Honda et Nissan : une association électrisante

19 Mars 2024 PAR Jean-Sébastien Poudrier

On dit souvent que l’union fait la force et c’est encore plus vrai en ce qui concerne l’industrie de l’automobile. Il faut dire que les coûts de développement et de recherches ont explosé depuis quelques années, surtout en ce qui concerne les véhicules électriques. C’est pourquoi plusieurs constructeurs automobiles ont décidé de collaborer pour se partager les coûts et ainsi accélérer le processus d’électrification de leur gamme. D’ailleurs, Honda et Nissan viennent tout juste d’annoncer qu’ils vont travailler ensemble sur plusieurs projets.

 

Pour le moment, il est question d’une nouvelle plateforme pour construire des véhicules plus abordables, ce qui est tout à fait logique. La majorité des constructeurs ont du mal à rentabiliser leurs modèles électriques, et ce, même si la majorité d’entre eux sont plus dispendieux que leur équivalent à essence. Il est donc normal que les constructeurs cherchent à réduire les coûts de production, de recherche et de développement.

 

Un rival chinois

 

En unissant leurs forces, Honda et Nissan souhaitent faire face à leurs compétiteurs chinois BYD et Li Auto qui proposent déjà des véhicules électriques plus qu’abordables.
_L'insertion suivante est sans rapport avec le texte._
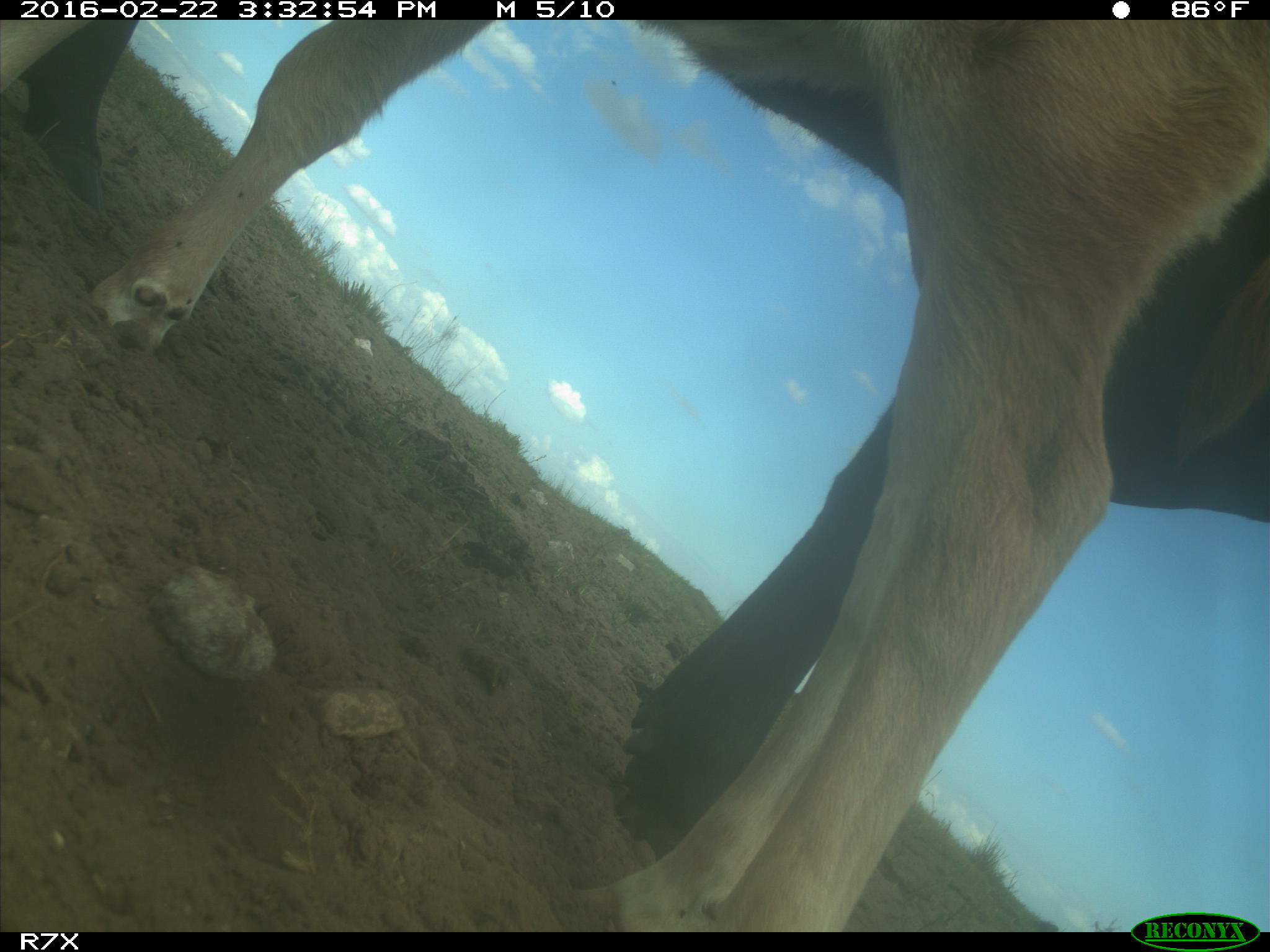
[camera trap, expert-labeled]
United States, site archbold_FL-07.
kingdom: Animalia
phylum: Chordata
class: Mammalia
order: Artiodactyla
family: Bovidae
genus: Bos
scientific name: Bos taurus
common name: domestic cow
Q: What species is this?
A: Bos taurus (domestic cow).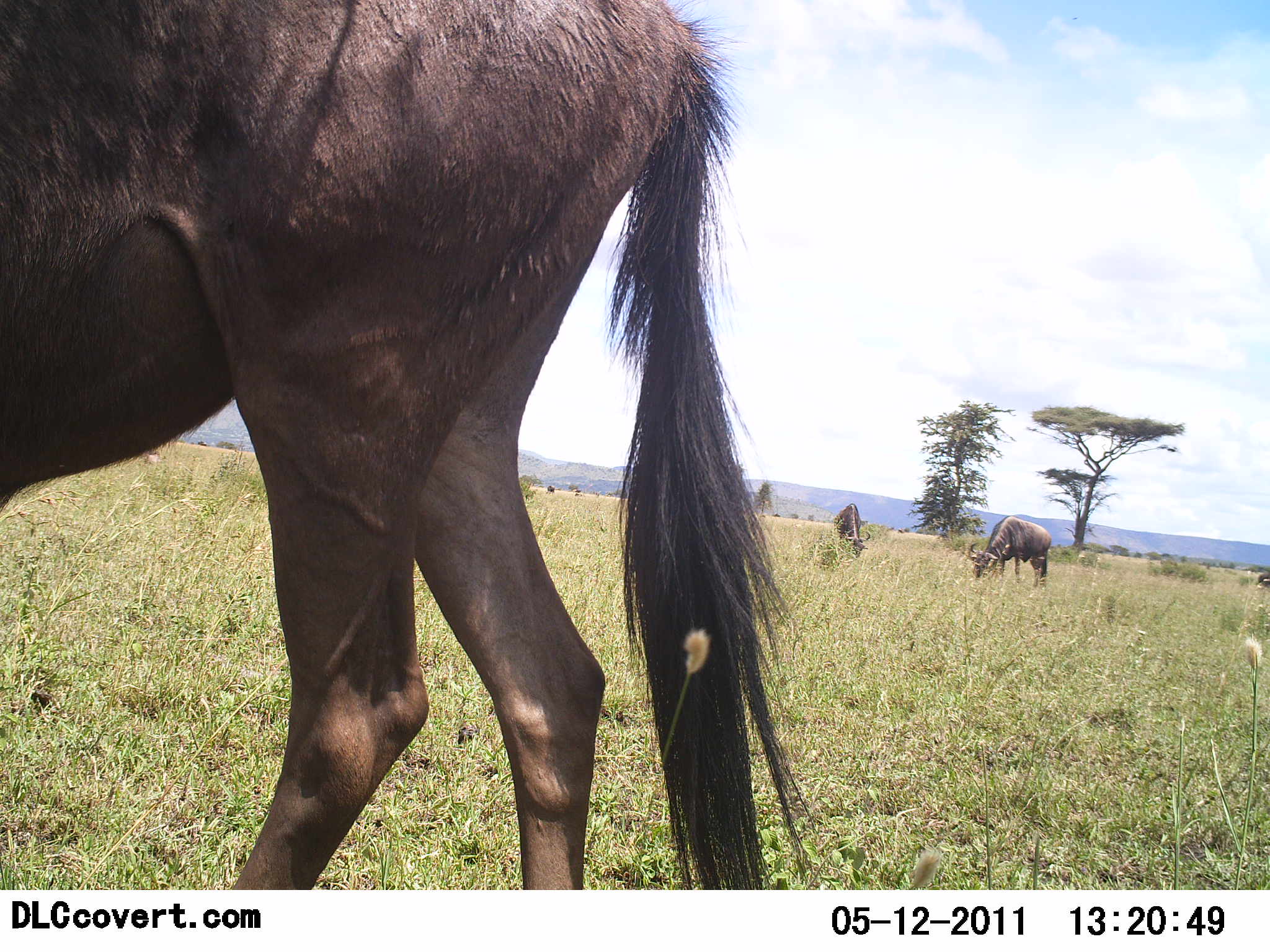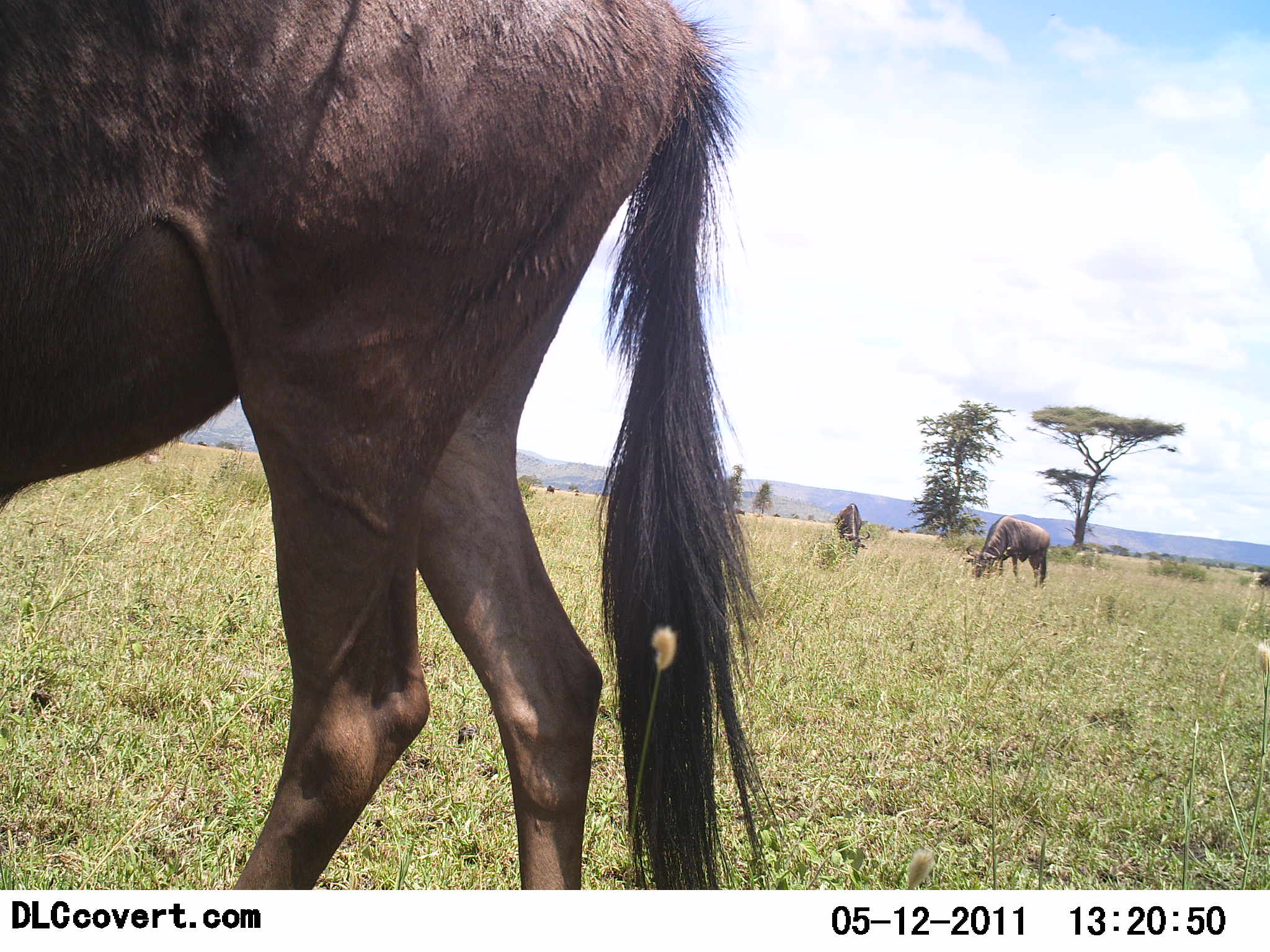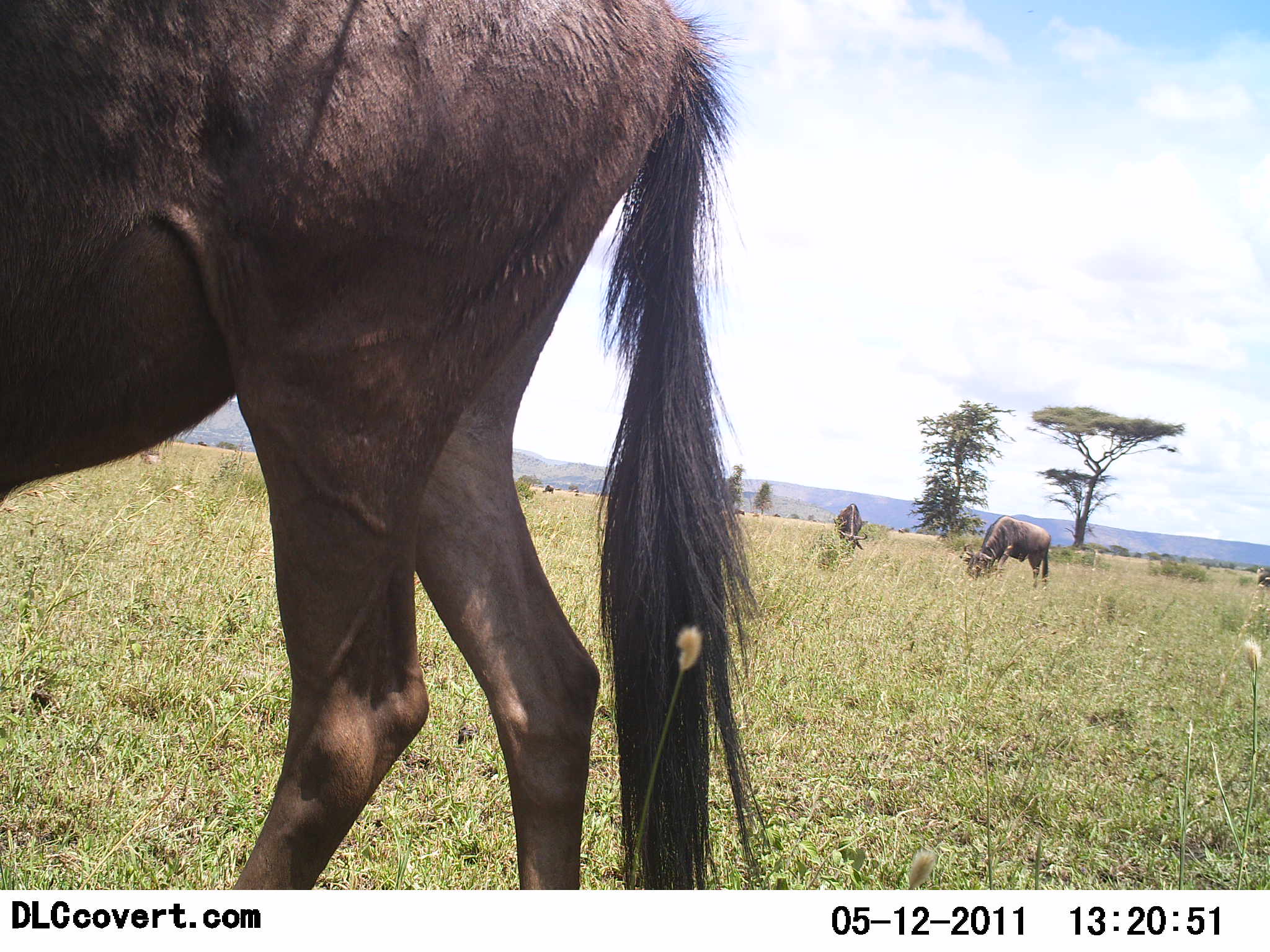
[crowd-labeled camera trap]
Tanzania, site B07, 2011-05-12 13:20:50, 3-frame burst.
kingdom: Animalia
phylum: Chordata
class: Mammalia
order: Artiodactyla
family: Bovidae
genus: Connochaetes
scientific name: Connochaetes taurinus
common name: blue wildebeest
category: wildebeest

La Chine a plusieurs avantages de son côté comme le fait d’avoir accès à des matériaux à faible coût en raison de son important pouvoir d’achat. Sans parler du faible coût de sa main-d’œuvre, ce qui rend la tâche particulièrement ardue pour ses rivaux, et ce, dans toutes les industries.

 

Selon le PDG de Nissan, Makato Uchida, l’union est ce qui va permettre aux constructeurs traditionnels de rivaliser avec les constructeurs émergents. Les constructeurs se sont fixé des échéanciers et les différents gouvernements au monde continuent de mettre de la pression pour que les ventes de véhicules électriques s’intensifient. Bref, il était capital que les constructeurs trouvent une solution et il semble que la collaboration soit de mise.

 

Un plan à l’échelle mondiale

 

Les premiers véhicules issus de l’union entre Honda et Nissan devraient être commercialisés sur le marché japonais en raison de sa proximité avec la Chine. Toutefois, le président de Nissan se dit ouvert à travailler dans n’importe quelle région du monde.